A fixation on system change alone opens the door to a kind of cynical self-absolution that divorces personal commitment from political belief. This is its own kind of false consciousness, one that threatens to create a cheapened climate politics incommensurate with this urgent moment.
[…]
Because here’s the thing: When you choose to eat less meat or take the bus instead of driving or have fewer children, you are making a statement that your actions matter, that it’s not too late to avert climate catastrophe, that you have power. To take a measure of personal responsibility for climate change doesn’t have to distract from your political activism—if anything, it amplifies it.
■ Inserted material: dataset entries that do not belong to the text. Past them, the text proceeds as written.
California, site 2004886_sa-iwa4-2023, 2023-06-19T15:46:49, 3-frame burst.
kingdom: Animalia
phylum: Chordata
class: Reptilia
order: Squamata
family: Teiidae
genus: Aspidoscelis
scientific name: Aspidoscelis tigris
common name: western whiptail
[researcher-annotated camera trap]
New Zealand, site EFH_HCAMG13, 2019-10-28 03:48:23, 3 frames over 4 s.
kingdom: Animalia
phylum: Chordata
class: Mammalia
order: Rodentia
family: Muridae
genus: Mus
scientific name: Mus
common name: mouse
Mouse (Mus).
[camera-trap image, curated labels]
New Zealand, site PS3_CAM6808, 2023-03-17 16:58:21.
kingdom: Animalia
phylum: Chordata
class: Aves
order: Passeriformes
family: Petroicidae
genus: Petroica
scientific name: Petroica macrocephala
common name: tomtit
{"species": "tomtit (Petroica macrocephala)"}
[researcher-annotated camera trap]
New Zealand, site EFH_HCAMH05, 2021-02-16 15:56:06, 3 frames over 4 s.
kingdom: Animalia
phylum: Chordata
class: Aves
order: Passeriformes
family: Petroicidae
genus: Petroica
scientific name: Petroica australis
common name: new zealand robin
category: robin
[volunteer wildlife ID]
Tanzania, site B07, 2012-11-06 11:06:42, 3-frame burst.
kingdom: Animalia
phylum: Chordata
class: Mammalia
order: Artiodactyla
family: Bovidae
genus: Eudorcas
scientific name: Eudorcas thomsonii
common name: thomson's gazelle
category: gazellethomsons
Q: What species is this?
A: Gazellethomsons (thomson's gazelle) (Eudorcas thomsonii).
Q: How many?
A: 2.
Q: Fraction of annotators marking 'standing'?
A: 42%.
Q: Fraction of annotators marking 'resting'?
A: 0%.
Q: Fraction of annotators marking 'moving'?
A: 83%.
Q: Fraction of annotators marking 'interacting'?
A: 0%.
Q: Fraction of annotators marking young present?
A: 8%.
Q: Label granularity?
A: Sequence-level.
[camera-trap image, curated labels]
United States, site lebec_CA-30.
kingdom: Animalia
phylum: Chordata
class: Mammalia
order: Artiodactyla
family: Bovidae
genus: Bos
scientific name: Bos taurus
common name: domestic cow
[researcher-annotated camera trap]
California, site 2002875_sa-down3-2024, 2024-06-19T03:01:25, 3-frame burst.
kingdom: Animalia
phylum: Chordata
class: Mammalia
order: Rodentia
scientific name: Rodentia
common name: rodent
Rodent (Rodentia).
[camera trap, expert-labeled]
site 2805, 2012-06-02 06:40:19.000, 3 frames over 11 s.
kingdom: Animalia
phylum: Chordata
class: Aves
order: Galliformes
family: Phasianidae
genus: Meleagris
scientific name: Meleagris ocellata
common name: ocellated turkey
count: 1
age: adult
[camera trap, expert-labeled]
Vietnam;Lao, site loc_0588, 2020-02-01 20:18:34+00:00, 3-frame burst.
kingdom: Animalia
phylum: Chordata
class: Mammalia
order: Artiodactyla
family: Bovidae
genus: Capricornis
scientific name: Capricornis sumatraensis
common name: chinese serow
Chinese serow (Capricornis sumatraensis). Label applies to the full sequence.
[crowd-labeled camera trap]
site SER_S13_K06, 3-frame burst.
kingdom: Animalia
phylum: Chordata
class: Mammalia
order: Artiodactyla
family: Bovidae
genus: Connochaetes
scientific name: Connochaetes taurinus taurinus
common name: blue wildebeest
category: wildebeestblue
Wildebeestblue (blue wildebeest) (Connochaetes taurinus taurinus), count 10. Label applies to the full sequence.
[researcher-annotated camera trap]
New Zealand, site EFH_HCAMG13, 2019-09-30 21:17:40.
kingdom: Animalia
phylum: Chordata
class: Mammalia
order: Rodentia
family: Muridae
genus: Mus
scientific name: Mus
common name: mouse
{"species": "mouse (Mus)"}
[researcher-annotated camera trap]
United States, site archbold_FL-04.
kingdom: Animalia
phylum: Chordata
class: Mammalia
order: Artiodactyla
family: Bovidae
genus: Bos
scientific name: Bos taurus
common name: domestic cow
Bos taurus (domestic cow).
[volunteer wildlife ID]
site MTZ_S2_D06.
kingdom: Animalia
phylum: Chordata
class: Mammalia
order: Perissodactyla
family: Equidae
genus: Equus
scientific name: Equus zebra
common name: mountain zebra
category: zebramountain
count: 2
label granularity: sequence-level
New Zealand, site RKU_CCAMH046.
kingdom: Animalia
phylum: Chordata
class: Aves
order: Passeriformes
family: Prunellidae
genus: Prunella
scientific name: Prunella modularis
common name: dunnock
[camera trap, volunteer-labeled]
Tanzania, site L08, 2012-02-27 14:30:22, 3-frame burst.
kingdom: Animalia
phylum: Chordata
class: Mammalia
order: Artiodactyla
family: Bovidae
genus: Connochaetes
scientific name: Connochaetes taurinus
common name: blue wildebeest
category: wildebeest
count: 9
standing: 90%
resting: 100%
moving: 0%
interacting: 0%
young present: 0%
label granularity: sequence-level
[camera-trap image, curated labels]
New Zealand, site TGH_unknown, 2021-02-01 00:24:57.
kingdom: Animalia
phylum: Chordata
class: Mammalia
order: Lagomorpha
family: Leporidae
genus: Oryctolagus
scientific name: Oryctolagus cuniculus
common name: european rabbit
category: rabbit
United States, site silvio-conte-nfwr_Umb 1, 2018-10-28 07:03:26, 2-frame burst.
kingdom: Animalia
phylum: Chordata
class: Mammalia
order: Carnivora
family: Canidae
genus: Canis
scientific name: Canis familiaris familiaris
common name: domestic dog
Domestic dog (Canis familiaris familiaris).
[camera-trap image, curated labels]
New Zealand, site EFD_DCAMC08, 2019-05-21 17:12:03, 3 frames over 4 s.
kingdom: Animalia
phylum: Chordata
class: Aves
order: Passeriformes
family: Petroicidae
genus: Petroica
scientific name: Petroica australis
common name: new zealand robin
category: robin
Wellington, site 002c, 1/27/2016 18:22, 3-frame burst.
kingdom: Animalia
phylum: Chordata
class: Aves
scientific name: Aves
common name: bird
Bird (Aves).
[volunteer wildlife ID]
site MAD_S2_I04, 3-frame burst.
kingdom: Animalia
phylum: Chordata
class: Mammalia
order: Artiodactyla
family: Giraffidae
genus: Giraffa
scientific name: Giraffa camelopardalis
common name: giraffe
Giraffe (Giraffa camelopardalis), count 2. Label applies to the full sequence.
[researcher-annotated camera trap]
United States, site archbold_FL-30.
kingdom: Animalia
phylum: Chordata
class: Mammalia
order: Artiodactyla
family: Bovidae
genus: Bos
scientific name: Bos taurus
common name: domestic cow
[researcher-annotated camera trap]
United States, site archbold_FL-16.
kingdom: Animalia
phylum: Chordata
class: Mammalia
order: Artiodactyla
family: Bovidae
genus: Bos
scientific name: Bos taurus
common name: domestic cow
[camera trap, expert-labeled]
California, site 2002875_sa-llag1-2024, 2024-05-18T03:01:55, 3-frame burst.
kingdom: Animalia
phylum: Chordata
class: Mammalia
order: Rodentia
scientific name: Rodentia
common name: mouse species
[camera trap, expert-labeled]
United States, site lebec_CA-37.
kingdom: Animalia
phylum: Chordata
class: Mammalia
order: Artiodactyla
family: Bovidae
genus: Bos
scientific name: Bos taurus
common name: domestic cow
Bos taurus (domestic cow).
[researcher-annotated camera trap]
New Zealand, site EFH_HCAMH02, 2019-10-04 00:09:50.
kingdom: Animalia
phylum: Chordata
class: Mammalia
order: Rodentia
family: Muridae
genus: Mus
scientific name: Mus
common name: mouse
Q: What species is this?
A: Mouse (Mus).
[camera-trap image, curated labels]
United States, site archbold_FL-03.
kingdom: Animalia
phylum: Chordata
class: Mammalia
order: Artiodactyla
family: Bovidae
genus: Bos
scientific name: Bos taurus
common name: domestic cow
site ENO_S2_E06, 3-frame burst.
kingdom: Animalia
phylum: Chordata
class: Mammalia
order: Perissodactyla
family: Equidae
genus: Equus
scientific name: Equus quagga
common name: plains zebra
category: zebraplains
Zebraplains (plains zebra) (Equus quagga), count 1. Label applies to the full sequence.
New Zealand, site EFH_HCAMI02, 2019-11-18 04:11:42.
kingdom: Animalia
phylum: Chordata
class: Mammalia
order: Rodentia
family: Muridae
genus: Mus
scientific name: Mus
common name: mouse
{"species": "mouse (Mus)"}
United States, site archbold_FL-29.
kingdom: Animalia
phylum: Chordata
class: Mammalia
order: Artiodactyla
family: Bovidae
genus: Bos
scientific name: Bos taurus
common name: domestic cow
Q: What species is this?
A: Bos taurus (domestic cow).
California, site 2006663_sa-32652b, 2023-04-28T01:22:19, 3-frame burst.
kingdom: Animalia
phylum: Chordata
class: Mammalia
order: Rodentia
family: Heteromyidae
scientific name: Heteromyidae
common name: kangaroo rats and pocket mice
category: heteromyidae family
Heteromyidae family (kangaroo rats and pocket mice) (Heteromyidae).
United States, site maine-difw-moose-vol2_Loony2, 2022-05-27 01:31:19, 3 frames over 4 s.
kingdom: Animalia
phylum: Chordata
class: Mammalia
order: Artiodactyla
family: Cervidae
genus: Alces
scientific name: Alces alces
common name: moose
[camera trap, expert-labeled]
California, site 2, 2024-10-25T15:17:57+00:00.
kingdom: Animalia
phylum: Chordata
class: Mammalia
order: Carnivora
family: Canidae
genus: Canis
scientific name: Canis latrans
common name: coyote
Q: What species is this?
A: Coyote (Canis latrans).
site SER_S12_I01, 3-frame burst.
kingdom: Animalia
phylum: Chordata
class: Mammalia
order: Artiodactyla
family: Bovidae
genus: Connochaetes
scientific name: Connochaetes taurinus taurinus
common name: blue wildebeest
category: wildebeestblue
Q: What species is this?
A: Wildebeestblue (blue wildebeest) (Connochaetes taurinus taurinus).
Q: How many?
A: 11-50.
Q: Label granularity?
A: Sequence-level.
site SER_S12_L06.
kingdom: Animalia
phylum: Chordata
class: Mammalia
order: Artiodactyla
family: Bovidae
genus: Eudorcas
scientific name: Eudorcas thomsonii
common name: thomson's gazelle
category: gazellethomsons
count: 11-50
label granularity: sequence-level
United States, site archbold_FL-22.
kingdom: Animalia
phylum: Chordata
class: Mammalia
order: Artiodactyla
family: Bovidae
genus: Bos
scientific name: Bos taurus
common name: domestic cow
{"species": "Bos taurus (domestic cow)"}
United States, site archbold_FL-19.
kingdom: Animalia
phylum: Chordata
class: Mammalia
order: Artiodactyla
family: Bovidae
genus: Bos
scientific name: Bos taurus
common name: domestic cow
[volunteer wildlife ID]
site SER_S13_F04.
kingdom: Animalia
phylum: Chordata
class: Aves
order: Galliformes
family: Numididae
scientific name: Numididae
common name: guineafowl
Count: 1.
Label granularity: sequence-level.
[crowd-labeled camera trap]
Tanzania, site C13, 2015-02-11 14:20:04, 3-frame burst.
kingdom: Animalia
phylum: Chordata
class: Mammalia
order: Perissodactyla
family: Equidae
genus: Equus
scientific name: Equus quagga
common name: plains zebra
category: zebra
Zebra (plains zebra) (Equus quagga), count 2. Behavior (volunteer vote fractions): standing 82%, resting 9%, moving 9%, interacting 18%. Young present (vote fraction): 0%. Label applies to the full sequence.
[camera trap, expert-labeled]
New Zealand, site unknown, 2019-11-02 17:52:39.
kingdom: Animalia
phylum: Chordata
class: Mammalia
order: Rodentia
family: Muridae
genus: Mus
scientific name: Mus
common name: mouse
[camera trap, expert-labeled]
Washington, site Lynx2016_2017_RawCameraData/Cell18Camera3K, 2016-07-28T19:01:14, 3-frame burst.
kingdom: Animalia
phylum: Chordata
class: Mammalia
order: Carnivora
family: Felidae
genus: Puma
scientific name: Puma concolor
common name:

The issue is, the “wisdom” isn’t “don’t worry about personal emissions”, it’s “take voting extremely seriously. Become a single issue voter, that issue should be climate”
But there’s a psychological thing where people take the discount today and the payment later.
Voting isn’t going to do shit.
Get involved. Protest. Refuse to work for terrible companies. Convince the people around you to protest and vote.
Voting can buy us time and keep us a situation more conducive to making changes outside the electoral system. Protesting under a fascist regime is a good way to get a life sentence, get deported, or put on a blacklist.
Voting is literally a require to enact meaningful change in the long term. At no point has change in a western society come from a protest movement being given carte blanche to create new laws. The protest movement creates awareness, shifts the Overton window and causes people to elect a government which passes new laws.
I would amend the quote to say “voting alone isn’t going to do shit.” IMO without direct action it’s just a slower slide into fascism.
Agreeing with both of you basically. I just don’t want anyone thinking that voting on its own is sufficient to address the problems we’re seeing
Which is it?
Okay, let me write in “Climate for President” and see how that goes.